Thousands of people had poured into the capital for the demonstration, the latest expression of unrest sparked by the crisis.
Police had withdrawn a curfew order issued on Friday after opposition parties, rights activists and the bar association threatened to sue the police chief.
Thousands of anti-government protesters ignored the order and even forced railway authorities to operate trains to take them to Colombo for Saturday's rally, officials said.
"The curfew was not a deterrent, in fact it encouraged more people to get on the streets in defiance," the defence official said.
"Passengers had commandeered trains to reach Colombo."
The country has nearly exhausted already scarce supplies of petrol, but protesters backed by the main opposition parties hired private buses to travel to the capital.
Demonstrators have camped outside Rajapaksa's seafront office to demand his resignation over the government's mismanagement of the crisis.
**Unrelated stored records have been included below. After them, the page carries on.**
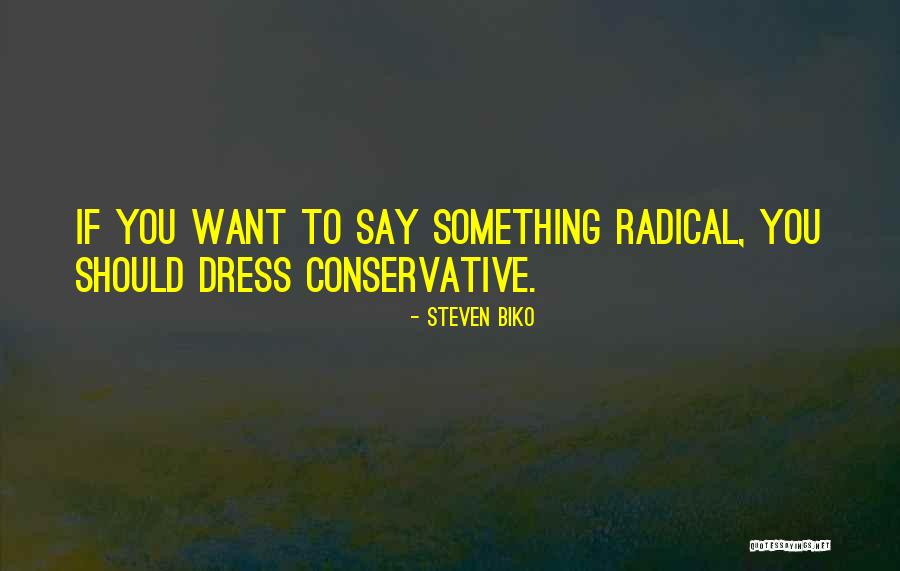 If You Want To Say Something Quotes By Steven Biko If You Want To Say Something Quotes By Steven Biko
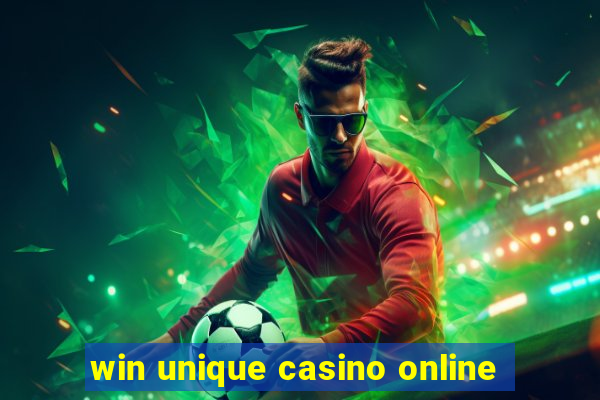 win unique casino online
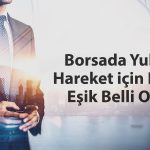 Borsada toparlanma için 12 bin 444 puan izlenecek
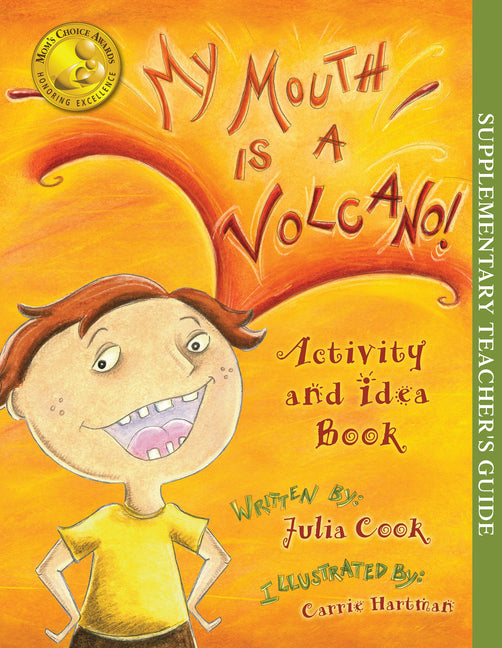 My Mouth Is a Volcano Activity and Idea Book (Teacher's Guide)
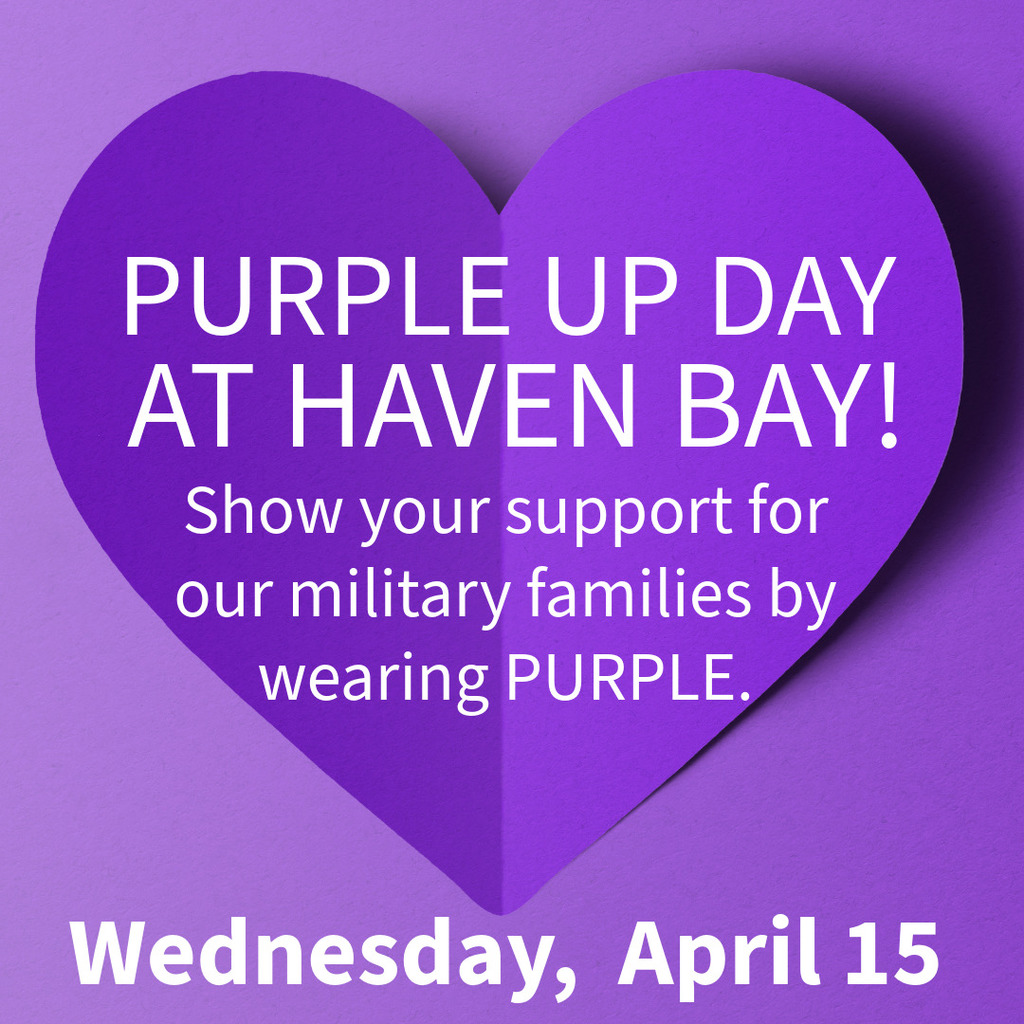 A graphic featuring a large, vibrant purple heart set against a slightly lighter purple textured background. White text inside the heart reads, "PURPLE UP DAY AT HAVEN BAY! Show your support for our military families by wearing PURPLE." Below the heart, bold white text indicates the date: "Wednesday, April 15."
Soldiers armed with assault rifles were bussed into Colombo on Friday to reinforce police guarding Rajapaksa's official residence.
Authorities said they had deployed nearly 20,000 troops and police officers for a security operation to protect the president.
Sri Lanka has defaulted on its $51 billion external debt and has been in bailout talks with the International Monetary Fund.
Nine people were killed and hundreds wounded when clashes erupted across the country after Rajapaksa loyalists attacked peaceful protesters outside the president's office in May.